25.04.2020 17:30 di Redazione TuttoJuve Twitter:    Vedi letture
Libero - Feltri rievoca Calciopoli: "Verdelli silurato, la tremenda vendetta di Elkann"

Anche Vittorio Feltri, sulle colonne di Libero, si sofferma sul divorzio tra La Repubblica ed il suo ormai ex direttore Corrado Verdelli: "(...) Proprietari della prestigiosa testata (che a me sta sul gozzo) sono gli Agnelli, cioèla Fiat, non dei droghieri arricchiti.

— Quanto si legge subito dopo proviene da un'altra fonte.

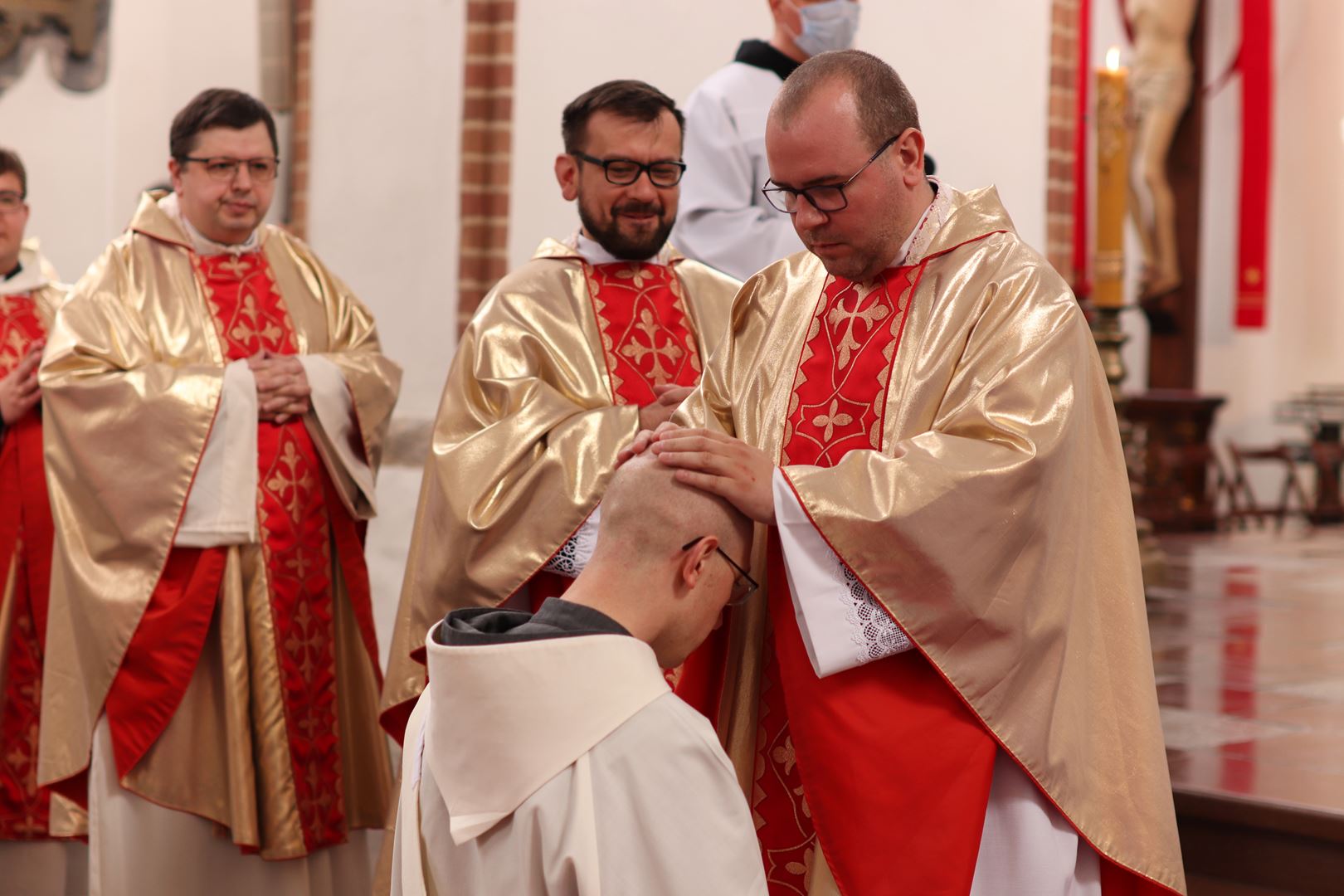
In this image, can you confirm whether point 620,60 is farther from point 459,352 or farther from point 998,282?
point 998,282

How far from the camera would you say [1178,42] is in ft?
37.7

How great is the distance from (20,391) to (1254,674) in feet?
12.2

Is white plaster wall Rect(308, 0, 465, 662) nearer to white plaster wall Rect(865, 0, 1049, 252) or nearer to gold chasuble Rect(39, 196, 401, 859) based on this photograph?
white plaster wall Rect(865, 0, 1049, 252)

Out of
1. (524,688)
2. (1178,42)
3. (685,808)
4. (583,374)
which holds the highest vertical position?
(1178,42)

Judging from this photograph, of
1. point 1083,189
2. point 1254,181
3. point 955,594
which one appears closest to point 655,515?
point 955,594

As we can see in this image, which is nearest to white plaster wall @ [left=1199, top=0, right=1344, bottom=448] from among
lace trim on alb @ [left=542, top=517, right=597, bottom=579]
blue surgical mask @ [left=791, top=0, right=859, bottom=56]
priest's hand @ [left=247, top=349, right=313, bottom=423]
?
blue surgical mask @ [left=791, top=0, right=859, bottom=56]

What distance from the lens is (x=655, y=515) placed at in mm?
2064

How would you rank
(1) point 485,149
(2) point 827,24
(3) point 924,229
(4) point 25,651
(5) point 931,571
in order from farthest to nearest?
(1) point 485,149 → (4) point 25,651 → (2) point 827,24 → (3) point 924,229 → (5) point 931,571

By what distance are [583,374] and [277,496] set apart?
3.47 ft

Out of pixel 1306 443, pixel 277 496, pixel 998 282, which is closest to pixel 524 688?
pixel 998 282

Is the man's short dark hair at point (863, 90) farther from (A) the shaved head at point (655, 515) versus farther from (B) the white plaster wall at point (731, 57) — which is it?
(B) the white plaster wall at point (731, 57)

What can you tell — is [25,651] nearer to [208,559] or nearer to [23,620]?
[23,620]

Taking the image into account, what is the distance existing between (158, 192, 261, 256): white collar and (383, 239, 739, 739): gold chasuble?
1.04 metres

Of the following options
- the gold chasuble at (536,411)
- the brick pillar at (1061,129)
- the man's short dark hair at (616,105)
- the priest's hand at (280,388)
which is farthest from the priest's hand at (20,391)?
the brick pillar at (1061,129)
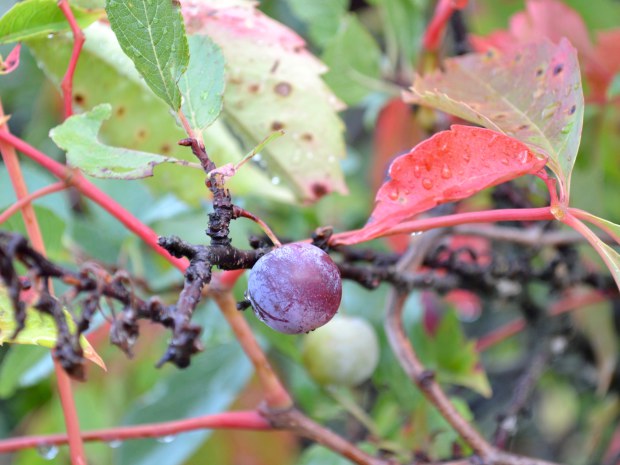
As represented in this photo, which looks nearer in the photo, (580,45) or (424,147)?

Per quale ragione hanno combinato questo assurdo pasticcio? Con certezza non si sa, si possono soltanto fare delle supposizioni, parenti strette delle supposte. Eccone una. Carlo è stato a capo della Gazzetta dello Sport, tutta milanese, per cui a suo tempo non fu carino con la Juventus, preferendo il Milan e l’Inter, squadre meneghine. Furono i fratelli De Benedetti a chiamarlo al vertice del foglio maneggevole. Credevano in lui, che però ovviamente stava sullo stomaco a Elkann, parente stretto dei bianconeri. Nel momento in cui questi acquistò Repubblica - già possedendo la Stampa e il Secolo XIX di Genova - si ritrovò tra le palle il sullodato Verdelli e alla prima occasione lo silurò: vendetta, tremenda vendetta. La carta stampata è come la moglie: se le hai fatto le corna, anche se lei le ha fatte a te, prima o poi ti punisce nel peggiore dei modi. Cosicché Carlo, senza colpe, si ritrova in mezzo alla strada piena di virus. Racconto questa storia affinché si apprenda che guidare qualunque organo di informazione comporta rischi che oscillano tra il ridicolo e il tragico (...)".